Note that some queries may timeout.
If you need to analyse the entire European dataset, download it in CSV format.
For example, the link https://discodata.eea.europa.eu/download/WISE_WFD/v2r1/GWB_GroundWaterBody
downloads the data of the [WISE_WFD].[v2r1].[GWB_GroundWaterBody] table.
The data for this section can be derived from the following tables:
[WISE_WFD].[v2r1].[SWB_SurfaceWaterBody_QualityElement]
[WISE_WFD].[v2r1].[SWB_SurfaceWaterBody_QualityElement_qeGrouping]
[WISE_WFD].[v2r1].[Monitoring_MonitoringSite_ChemicalEcologicalQuantitativeMonitoring]
Published WISE Spatial datasets
To simplify the analysis, the information was extracted into a graph structure with nodes representing waterbodies, and edges representing the link between monitored waterbodies and the water bodies with grouping.
Show description
SELECT [countryCode]
,[fromNodeId] -- waterbody providing the monitoring data
,[toNodeId] -- waterbody being assessed
,[qeCode] -- quality element being assessed
FROM [edges]
-- Waterbodies as "nodes"
SELECT [countryCode] -- country code
,[nodeId] -- waterbody identifier
,[waterCategory] -- RW, LW, TW, CW
,[lat] -- latitude in WGS84
,[lon] -- longitude in WGS84
,[outDegree] -- number of waterbody X QE using monitoring data from this waterbody
,[inDegree] -- number of waterbody X QE providing monitoring data for the assessment of this waterbody
FROM [nodes]
-- "nodes" with qeStatus plus derived information
SELECT [countryCode] -- country code
,[nodeId] -- waterbody identifier
,[waterCategory] -- waterbody category
,[qeCode] -- quality element code
,[qeStatus] -- quality element status ('1','2','3','4','5','unknown',...)
,[assessmentMethod] -- assessment method
,[outDegree] -- number of waterbodies that are assessed based on data from this waterbody for the quality element
,[inDegree] -- number of waterbodies provide data for the assessment of this waterbody and quality element
,[isMonitored] -- Monitoring schema: 1 if the waterbody is monitored for the quality element, 0 otherwise,
FROM [nodes_qeStatus]
-- data from the Monitoring schema reporting
SELECT [countryCode] -- country code
,[nodeId] -- waterbody identifier
,[qeCode] -- quality element code
,[isMonitored] -- Monitoring schema: 1 if the waterbody is monitored for the quality element, 0 otherwise
FROM [nodes_qeCode_isMonitored]
Grouping and quality elements#
“Reporting on the status assessment of Quality Elements (QEs) is expected not only where monitoring results are available for specific water bodies but also for all water bodies for which this information is available (e.g. through grouping).

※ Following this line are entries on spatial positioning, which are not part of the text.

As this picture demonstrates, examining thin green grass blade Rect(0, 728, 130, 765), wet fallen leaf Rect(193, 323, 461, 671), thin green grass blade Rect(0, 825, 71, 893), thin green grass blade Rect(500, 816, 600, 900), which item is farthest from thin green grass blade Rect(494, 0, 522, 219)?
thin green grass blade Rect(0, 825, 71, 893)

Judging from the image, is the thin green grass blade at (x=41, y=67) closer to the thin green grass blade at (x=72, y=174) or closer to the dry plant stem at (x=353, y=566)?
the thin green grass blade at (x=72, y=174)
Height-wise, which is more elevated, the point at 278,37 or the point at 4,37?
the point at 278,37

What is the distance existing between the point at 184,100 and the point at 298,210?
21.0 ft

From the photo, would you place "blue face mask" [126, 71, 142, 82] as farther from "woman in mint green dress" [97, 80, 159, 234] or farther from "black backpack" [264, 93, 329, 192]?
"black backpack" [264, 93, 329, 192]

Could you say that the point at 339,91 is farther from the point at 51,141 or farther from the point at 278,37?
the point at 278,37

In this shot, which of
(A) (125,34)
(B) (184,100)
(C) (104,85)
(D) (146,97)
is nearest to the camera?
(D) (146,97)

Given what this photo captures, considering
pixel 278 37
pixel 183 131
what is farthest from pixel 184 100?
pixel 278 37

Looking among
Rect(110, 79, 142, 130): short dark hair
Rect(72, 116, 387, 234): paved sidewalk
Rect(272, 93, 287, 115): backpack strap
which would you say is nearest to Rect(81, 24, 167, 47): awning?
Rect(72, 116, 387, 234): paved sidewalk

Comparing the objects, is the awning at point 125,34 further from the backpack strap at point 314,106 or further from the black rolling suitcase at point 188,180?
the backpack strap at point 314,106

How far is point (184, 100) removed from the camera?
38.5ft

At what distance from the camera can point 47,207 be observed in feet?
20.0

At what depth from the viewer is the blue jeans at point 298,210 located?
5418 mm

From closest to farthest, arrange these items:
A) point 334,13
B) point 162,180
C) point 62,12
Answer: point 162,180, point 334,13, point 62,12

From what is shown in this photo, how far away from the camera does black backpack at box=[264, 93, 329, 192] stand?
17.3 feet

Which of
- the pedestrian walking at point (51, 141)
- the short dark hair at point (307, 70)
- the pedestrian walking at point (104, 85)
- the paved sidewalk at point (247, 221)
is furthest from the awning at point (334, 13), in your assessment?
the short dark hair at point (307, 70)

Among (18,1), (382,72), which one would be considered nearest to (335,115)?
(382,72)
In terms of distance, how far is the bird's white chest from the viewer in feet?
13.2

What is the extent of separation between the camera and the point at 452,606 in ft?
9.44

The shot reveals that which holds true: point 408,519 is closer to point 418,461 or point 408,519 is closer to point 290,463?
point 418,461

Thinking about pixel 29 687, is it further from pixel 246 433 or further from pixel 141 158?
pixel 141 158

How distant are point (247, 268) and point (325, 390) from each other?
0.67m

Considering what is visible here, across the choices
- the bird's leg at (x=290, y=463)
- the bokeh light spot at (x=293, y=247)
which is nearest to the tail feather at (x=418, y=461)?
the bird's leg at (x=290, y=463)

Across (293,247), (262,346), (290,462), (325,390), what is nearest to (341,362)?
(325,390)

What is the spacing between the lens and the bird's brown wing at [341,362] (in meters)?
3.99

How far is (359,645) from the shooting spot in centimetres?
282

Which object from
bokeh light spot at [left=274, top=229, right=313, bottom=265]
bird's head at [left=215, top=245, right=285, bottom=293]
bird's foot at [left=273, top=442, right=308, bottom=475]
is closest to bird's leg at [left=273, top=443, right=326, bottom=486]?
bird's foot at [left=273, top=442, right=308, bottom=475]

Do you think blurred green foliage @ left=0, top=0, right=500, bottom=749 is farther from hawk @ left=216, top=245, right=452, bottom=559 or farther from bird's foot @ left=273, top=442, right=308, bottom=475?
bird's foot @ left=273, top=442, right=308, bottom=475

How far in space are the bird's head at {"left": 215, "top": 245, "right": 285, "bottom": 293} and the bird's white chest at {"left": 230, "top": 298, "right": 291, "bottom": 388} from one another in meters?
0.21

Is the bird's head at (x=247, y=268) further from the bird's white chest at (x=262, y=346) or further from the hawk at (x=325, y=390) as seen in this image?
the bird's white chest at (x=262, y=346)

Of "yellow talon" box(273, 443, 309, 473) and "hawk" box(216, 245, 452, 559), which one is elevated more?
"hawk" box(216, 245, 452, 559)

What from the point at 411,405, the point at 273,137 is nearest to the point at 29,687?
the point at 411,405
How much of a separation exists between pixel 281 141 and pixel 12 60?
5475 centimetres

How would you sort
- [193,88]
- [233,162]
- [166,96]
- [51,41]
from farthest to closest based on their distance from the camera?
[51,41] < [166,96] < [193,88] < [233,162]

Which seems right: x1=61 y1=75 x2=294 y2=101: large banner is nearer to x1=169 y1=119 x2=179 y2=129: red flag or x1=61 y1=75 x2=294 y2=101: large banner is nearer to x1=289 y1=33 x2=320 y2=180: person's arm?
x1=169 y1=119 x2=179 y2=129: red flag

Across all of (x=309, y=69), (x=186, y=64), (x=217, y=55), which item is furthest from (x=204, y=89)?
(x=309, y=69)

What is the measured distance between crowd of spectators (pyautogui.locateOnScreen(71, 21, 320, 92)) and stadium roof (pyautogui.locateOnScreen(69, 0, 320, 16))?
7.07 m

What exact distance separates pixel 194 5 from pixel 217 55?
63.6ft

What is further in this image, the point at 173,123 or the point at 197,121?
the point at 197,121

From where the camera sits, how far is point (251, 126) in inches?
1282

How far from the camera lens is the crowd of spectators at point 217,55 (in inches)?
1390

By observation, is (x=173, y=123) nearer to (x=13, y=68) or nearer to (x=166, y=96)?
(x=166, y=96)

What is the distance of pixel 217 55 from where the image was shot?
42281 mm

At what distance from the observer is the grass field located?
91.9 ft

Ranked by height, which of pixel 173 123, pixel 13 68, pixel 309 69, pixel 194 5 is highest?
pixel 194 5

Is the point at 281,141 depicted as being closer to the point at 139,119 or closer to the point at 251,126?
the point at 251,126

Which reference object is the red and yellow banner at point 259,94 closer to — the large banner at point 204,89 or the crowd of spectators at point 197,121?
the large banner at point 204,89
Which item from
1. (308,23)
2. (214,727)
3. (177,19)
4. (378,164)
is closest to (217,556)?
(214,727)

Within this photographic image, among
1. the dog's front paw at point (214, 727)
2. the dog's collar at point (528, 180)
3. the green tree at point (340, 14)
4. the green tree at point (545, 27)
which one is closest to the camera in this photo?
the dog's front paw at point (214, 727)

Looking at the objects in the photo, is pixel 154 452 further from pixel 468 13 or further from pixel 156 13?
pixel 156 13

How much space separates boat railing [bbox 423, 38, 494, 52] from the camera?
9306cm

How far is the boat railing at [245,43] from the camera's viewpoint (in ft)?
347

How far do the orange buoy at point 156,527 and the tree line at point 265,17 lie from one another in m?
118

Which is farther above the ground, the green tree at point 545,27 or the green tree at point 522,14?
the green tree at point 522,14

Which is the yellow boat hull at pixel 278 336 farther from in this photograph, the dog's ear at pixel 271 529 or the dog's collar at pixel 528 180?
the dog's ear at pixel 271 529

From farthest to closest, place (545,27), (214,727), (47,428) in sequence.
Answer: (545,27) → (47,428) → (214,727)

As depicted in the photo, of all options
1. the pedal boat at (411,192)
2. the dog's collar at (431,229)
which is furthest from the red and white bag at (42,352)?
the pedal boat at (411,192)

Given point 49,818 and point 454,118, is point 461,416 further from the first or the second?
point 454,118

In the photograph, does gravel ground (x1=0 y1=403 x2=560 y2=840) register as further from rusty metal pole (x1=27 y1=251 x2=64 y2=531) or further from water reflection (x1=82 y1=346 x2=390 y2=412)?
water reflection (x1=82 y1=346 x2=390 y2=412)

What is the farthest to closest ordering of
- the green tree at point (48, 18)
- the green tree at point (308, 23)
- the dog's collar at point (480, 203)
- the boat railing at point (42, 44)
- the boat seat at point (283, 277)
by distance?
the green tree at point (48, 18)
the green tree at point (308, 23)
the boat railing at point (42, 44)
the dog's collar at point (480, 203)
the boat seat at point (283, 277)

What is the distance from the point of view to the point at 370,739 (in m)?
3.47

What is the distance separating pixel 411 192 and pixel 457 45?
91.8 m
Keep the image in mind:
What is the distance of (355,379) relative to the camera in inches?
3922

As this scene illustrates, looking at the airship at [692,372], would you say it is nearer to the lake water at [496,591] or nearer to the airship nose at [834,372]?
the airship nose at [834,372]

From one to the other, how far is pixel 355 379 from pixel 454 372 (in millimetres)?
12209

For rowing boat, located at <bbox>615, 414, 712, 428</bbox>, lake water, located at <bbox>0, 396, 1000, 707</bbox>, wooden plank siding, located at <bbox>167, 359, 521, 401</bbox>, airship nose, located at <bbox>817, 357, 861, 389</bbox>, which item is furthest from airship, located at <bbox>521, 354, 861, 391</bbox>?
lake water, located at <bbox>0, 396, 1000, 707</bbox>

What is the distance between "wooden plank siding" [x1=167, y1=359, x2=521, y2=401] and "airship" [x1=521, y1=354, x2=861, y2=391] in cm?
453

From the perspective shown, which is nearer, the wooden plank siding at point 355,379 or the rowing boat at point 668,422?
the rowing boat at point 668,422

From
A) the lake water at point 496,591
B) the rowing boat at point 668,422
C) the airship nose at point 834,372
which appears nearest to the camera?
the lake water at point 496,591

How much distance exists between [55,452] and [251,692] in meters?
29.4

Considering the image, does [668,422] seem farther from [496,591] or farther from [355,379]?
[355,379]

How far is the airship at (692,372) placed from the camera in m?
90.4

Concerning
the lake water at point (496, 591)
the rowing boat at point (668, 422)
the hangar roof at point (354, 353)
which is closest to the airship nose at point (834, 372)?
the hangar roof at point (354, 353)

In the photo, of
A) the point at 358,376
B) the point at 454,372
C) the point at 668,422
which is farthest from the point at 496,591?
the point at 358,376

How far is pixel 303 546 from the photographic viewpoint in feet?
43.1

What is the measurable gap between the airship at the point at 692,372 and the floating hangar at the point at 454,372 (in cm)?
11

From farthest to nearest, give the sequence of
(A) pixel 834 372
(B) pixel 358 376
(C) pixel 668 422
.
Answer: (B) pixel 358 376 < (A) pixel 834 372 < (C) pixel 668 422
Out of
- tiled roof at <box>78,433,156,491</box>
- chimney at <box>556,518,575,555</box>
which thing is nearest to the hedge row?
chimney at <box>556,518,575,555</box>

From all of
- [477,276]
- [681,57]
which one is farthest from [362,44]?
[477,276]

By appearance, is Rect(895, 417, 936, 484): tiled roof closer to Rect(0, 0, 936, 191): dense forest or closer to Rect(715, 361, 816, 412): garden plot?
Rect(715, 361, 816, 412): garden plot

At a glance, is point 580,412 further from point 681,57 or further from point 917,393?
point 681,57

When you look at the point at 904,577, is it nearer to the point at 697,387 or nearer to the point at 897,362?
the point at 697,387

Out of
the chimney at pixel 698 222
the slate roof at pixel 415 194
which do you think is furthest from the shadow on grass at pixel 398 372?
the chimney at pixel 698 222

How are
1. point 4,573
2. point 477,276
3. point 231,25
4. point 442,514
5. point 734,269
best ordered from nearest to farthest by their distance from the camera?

A status value should, therefore, be given for each of the relevant QEs that have been assessed for the water body and subsequently used to classify the ecological status or potential of the water body.” – From the WFD Reporting Guidance 2022
Grouping with waterbodies that were not assessed by monitoring#
“Schema element: qeGrouping
Guidance on completion of schema element: Conditional. If no monitoring data is available for this quality element in this surface water body and status has been derived through grouping by extrapolating monitoring data from other surface water bodies, indicate the codes of the surface water bodies which have been monitored and used for the classification of this water body. For example, if the status of surface water body A has been determined by extrapolating monitoring data from surface water bodies B and C, then the euSurfaceWaterBodyCode for surface water bodies B and C should be reported in this element. Quality checks: Conditional check: Report if and only if qeMonitoringResults is ‘Grouping’. Within-schema check: Each water body code reported must be identical to a thematicIdIdentifier reported for surface water bodies in spatial data. Cross-schema check: The SurfaceWaterBodyCode belongs to a different RBD. Please check that for that euSurfaceWaterBodyCode and qeCode, the value of qeMonitoringResults is ‘Grouping’. Cross-schema check: If a euSurfaceWaterBodyCode is valid and belongs to the same RBD, then the following condition must be true: for that euSurfaceWaterBodyCode and qeCode, the value of qeMonitoringResults must be ‘Grouping’.” – From the WFD Reporting Guidance 2022
The “Cross-schema check” specifications are incorrect and inconsistent with the “Guidance on completion of schema element” that requires the extrapolation to be made from a waterbody with qeMonitoringResults = ‘Monitoring’ (and not ‘Grouping’). The implementation of the quality control (i.e. the code base) was imperfect:
For grouping across waterbodies in different river basin districts, only an indicative ERROR could be flagged (because the reporting was done at RBD scale). The resulting inconsistencies affect 11861 of 230115 records (5.2%), mostly in Greece.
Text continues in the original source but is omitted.